What it all means for food and drink
Higher costs and inflation risk
The last major conflict to impact global commodity markets had direct consequences for UK households, through higher prices for motor fuel, domestic energy, and food.
If the new conflict in the Persian Gulf continues, it is reasonable to expect similar effects, with higher energy and food inflation eroding household prosperity. It may take up to a year for the full impact to be felt.

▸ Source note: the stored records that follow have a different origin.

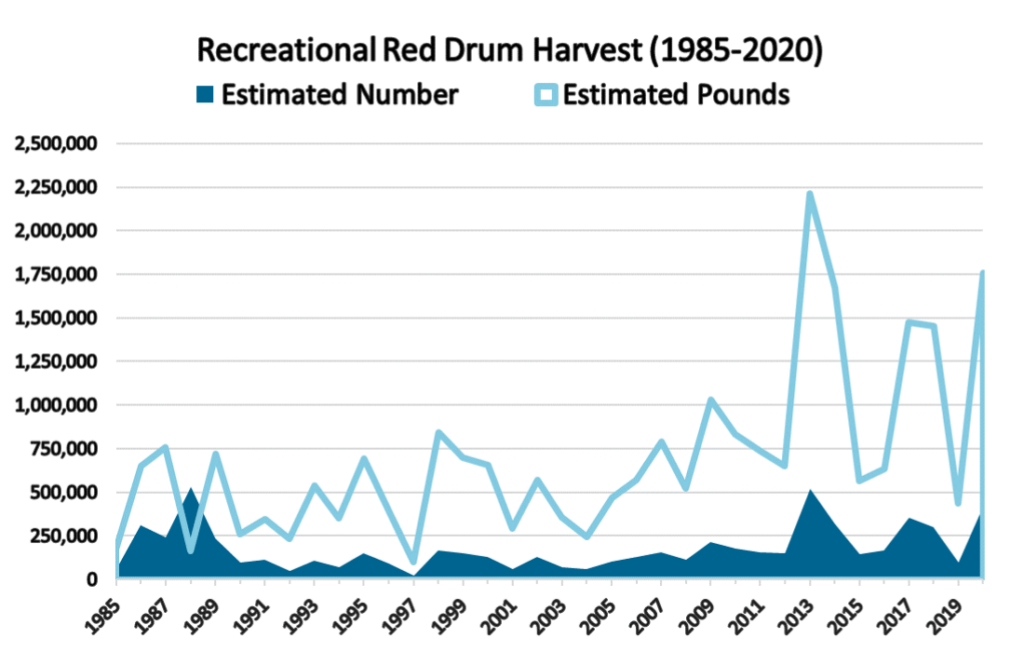 Recreational Red Drum Harvest (1985-2020)

Estimated Number
Estimated Pounds

2,500,000
2,250,000
2,000,000
1,750,000
1,500,000
1,250,000
1,000,000
750,000
500,000
250,000
0

1985
1987
1989
1991
1993
1995
1997
1999
2001
2003
2005
2007
2009
2011
2013
2015
2017
2019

Pressure on shopper confidence
This would, in turn, affect confidence and behaviour in-store, with consumers likely becoming even more cautious when shopping for food. Businesses would be expected to respond accordingly, for example range changes and price adjustments – see the IGD article What does the war in the Middle East mean for the global grocery industry
Uneven impact across categories
Not all items are likely to be affected the same way. The most energy-intensive areas of the food system are likely to be most vulnerable, including:
Controlled environment agriculture – due to heating costs
Pig and poultry production – due to connection to grain markets
Arable farming - due to fertiliser inputs
Why this time may be different
However, events may not play out in exactly the same way as before, for two reasons:
Trade exposure differs - The Persian Gulf primarily exports energy rather than food, whereas the war in Ukraine disrupted energy and food supplies
Higher starting point for prices - food prices remain elevated following war in Ukraine, meaning inflation effects may be less marked due to higher comparables. although higher gas prices could still push up fertiliser and farming input costs.
The need for resilience
The events of the last few years – Brexit, Covid, severe weather, wars – have demonstrated the need for better resilience and shock-proofing in the food supply chain.
IGD’s studies on resilience have highlighted geo-politics as the second greatest risk to UK food supply after climate change.
This new conflict further underlines the need for food businesses – and the nation overall – to develop greater resilience to global shocks, whether man-made or natural.
Increasing domestic production and re-shoring certain supply chains may be part of the solution, helping to stabilise food prices and availability for households in an increasingly uncertain world.